For four hours on Thursday, 11 male Republican senators sat in silence and were forced to listen to two women, a lawyer and a scientist, speak. Rachel Mitchell was proof that something had changed in the years since Anita Hill’s hearing, because at least now these men cared about “optics.” Fear of “optics” is progress. Rachel Mitchell is progress. This is America in 2018. And so we watched 11 senators hide behind a wooden desk from a movement they didn’t understand, from a world with changing demographics and changing rules, from all the hysterical witches brandishing hashtags. We watched as 11 white Republican men were silenced because the collective hands of American women had covered their mouths. For a few hours, they were forced, probably for the first time in their lives, to let a woman speak for them.

They couldn’t make it much longer than that. After Mitchell started asking questions of Judge Brett Kavanaugh about the night he wrote in his calendar that he drank “ ’skis” with his boys, Lindsey Graham unleashed his fury, the fury of a man who has never been told that his voice isn’t wanted. We scarcely heard from Mitchell again, and the relief every Republican senator felt was palpable. Mitchell sat in silence behind her small wooden desk.
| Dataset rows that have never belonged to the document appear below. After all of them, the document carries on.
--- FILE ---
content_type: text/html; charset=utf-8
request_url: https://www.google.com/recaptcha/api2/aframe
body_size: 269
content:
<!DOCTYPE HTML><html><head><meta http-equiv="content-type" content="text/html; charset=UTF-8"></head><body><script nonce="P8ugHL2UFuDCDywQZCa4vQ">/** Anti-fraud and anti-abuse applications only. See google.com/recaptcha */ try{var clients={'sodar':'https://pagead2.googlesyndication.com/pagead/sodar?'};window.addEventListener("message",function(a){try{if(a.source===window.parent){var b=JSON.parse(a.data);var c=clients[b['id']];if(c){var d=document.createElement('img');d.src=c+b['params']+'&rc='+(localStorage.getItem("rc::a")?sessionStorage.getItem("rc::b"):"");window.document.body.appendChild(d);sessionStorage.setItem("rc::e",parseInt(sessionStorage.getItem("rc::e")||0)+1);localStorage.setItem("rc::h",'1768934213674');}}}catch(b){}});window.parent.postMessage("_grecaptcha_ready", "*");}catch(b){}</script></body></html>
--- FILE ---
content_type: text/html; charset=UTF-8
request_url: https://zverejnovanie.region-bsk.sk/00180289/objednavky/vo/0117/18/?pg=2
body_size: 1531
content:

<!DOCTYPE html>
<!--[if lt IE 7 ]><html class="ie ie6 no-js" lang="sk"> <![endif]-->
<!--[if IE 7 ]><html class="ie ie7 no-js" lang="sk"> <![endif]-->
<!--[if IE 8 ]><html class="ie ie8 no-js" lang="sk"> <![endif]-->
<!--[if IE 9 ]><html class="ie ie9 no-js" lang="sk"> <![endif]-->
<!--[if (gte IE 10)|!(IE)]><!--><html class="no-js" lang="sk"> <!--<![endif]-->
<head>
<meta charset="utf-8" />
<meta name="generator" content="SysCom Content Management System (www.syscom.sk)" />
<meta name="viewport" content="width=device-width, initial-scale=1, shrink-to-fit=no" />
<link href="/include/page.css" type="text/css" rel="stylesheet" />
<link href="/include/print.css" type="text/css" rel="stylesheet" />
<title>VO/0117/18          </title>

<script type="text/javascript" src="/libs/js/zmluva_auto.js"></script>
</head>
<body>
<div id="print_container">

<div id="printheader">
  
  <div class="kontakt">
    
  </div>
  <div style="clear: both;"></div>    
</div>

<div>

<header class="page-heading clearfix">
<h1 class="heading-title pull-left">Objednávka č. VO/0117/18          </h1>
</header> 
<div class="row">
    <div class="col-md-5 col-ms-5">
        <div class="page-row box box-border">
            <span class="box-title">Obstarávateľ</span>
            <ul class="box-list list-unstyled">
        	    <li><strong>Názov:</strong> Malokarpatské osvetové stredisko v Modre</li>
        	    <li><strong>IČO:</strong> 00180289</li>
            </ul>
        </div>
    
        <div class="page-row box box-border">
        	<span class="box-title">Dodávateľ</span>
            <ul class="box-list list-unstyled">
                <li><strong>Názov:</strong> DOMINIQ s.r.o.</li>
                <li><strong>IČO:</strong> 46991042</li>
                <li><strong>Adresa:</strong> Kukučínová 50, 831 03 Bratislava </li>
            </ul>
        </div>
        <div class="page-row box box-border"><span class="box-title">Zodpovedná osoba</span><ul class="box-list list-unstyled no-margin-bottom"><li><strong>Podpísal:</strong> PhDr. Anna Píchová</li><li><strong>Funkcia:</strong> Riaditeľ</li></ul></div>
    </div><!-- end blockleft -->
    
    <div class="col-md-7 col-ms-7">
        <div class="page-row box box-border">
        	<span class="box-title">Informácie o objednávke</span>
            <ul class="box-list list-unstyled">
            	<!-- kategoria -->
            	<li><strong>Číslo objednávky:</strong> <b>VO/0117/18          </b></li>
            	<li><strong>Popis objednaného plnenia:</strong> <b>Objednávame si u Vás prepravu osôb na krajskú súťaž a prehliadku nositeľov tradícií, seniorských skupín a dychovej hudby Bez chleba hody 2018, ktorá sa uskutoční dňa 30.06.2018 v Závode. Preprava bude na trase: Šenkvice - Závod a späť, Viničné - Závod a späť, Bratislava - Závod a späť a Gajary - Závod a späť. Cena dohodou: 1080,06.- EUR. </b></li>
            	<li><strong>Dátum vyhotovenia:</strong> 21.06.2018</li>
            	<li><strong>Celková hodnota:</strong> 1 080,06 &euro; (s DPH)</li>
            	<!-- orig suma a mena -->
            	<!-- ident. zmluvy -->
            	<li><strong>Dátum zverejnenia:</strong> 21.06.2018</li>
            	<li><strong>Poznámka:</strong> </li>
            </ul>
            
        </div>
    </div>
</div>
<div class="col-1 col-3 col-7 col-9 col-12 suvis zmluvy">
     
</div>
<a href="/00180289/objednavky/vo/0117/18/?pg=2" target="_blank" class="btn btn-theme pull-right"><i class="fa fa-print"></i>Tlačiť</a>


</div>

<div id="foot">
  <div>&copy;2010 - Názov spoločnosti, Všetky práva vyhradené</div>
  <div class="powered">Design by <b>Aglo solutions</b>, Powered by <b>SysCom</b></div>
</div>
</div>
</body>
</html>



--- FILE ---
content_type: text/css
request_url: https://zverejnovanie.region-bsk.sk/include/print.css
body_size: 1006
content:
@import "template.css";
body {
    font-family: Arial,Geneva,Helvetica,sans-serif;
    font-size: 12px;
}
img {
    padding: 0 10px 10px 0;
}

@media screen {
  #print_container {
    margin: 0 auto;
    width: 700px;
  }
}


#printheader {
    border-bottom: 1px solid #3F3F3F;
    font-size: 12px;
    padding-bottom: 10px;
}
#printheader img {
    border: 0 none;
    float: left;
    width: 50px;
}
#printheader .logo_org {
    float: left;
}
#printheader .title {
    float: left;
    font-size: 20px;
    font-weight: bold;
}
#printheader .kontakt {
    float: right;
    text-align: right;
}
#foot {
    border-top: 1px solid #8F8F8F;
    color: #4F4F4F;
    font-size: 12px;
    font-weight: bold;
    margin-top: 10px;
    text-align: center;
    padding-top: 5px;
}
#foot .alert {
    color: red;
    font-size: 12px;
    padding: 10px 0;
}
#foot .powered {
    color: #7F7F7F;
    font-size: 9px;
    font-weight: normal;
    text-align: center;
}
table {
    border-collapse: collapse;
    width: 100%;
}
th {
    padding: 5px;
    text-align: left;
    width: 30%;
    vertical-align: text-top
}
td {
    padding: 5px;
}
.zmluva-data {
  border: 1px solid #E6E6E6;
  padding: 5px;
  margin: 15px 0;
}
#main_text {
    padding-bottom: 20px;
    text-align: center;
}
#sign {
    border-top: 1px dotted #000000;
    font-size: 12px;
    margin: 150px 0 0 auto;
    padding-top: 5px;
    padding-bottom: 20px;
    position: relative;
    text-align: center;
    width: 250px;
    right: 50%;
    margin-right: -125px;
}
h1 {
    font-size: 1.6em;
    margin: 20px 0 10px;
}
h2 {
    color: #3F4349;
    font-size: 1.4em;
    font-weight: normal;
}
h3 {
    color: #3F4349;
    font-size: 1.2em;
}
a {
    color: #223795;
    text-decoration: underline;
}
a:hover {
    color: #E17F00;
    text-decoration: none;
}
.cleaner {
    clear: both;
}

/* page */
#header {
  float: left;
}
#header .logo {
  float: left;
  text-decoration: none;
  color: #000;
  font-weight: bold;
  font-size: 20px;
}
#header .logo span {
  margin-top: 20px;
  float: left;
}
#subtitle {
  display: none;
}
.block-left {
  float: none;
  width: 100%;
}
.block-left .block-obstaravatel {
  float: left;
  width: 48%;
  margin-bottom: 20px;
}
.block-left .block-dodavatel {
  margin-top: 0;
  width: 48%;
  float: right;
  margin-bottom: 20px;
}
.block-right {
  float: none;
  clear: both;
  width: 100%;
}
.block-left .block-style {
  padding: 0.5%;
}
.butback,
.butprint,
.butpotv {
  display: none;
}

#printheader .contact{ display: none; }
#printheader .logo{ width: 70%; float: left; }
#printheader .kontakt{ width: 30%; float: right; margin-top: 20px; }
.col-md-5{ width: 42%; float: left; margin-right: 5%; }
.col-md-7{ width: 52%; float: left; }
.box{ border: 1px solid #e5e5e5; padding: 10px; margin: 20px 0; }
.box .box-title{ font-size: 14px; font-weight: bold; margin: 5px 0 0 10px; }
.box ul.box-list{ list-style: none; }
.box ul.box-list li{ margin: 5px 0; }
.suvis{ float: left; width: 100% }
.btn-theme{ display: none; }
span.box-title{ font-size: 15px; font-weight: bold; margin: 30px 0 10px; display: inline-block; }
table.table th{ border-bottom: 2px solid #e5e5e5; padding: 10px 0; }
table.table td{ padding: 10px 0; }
My daughter crawled for the first time the day of the hearings. She had been moving backward for days, and then she took her first step forward. Later, sitting in my car after a meeting where I had smiled and made jokes and been the nice lady I have learned to be, I started crying. I kept thinking about my daughter’s body moving forward then falling down. I kept thinking about her eyes looking at the spot on the ground where she wanted to be and her body straining to get there. I thought about Dr. Blasey Ford putting on her wet suit, grabbing her surfboard, and heading out into the ocean. I thought about the waves knocking her down, her head surfacing, her lungs filling with air, and her arms paddling out again. I don’t know if I can move forward from this, but maybe my daughter or Dr. Blasey Ford can teach me how.